Vatican’s duty-free shop rivals airports’
There’s a hitch: It’s open only to Vatican citizens and those with Vatican ties.
VATICAN CITY — Anyone left on your Christmas list just aching for a 65-inch Samsung 3D flat-screen television? Just your luck. The Vatican’s duty-free department store has one on sale for $3,840 — a nifty savings over the $5,032 it costs at Italy’s main electronics chain Euronics.
Or how about some new luggage for the holidays? The Vatican shop stocks a variety of Samsonite Cordoba Duo carry-ons for $162, a nice markdown from the $177 on the Samsonite website. But if a last-minute shopping splurge is in order, the Vatican can also oblige: Take this leatherbound travelling trunk from Florence’s “The Bridge” leather-works, with its five drawers, plaid interior, six wooden hangars and shiny brass buckles.
At $7,773, it comes with a matching leather golf club bag, just what every monsignor needs under his Christmas tree.
There’s a little-known open secret in the Vatican gardens, a few paces behind St. Peter’s Basilica and tucked inside the Vatican’s old train station: a sprawling, three-story tax-free department store that rivals any airport duty free or military PX.
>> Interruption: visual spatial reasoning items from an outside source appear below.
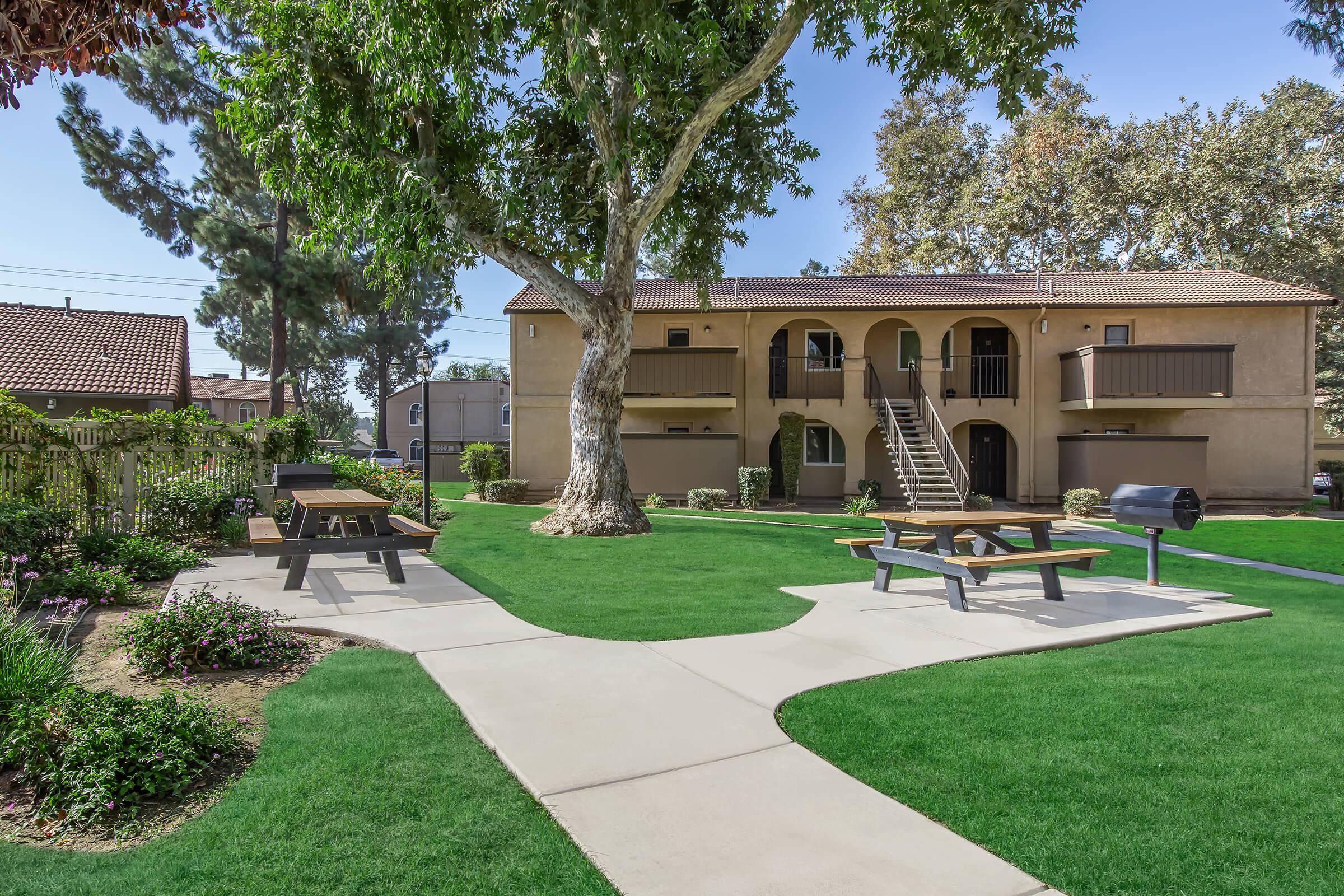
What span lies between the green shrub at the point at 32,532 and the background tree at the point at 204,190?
17.3 metres

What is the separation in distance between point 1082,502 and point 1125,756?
1722cm

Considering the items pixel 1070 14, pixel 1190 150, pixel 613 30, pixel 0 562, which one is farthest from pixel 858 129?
pixel 0 562

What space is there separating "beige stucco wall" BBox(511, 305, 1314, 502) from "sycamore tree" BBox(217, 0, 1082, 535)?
24.0ft

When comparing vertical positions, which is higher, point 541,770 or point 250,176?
point 250,176

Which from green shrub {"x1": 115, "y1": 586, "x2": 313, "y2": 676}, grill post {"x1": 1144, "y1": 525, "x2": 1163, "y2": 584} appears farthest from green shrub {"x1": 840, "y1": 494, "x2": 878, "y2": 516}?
green shrub {"x1": 115, "y1": 586, "x2": 313, "y2": 676}

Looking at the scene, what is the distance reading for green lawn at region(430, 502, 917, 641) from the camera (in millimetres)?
6234

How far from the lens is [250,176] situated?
2506cm

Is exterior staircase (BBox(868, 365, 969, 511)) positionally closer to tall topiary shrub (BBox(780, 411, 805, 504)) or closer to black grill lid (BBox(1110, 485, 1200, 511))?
tall topiary shrub (BBox(780, 411, 805, 504))

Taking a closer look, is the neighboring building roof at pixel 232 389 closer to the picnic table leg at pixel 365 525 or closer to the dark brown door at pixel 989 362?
the dark brown door at pixel 989 362

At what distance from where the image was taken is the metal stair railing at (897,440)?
60.1 ft

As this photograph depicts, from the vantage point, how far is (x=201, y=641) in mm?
4699

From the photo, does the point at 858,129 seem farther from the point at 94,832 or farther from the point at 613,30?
the point at 94,832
There’s a hitch, however. It’s not open to the public, only to Vatican citizens, employees and their dependents, diplomats accredited to the Holy See and (unofficially) their lucky friends who, after stocking up on holiday must-haves, proceed to the checkout with their Vatican connection and the ID card that entitles them to shop there.
To be sure, Rome is no stranger to tax-free shopping.
Embassies, nearby military bases and the U.N. food agencies all have commissaries for their employees, where imports of everything from American ice cream to French wine can be had minus the 21 percent sales tax included in list prices in Italy.
The Vatican has that and more, given that it is its own sovereign state — the world’s smallest — operating in central Rome. At 110 acres, the Vatican city state is the physical home of the Holy See: the pope and governing structure and administration of the Catholic Church.
The Vatican Museums, home of Sistine Chapel, are the main profit-making enterprise of the Vatican city state, bringing in more than $120 million in revenue last year alone. But other smaller entrepreneurial endeavors boost the Vatican’s coffers as well, including the department store, the tax-free gas station, the stamp and coin collecting office, the Vatican pharmacy and its supermarket.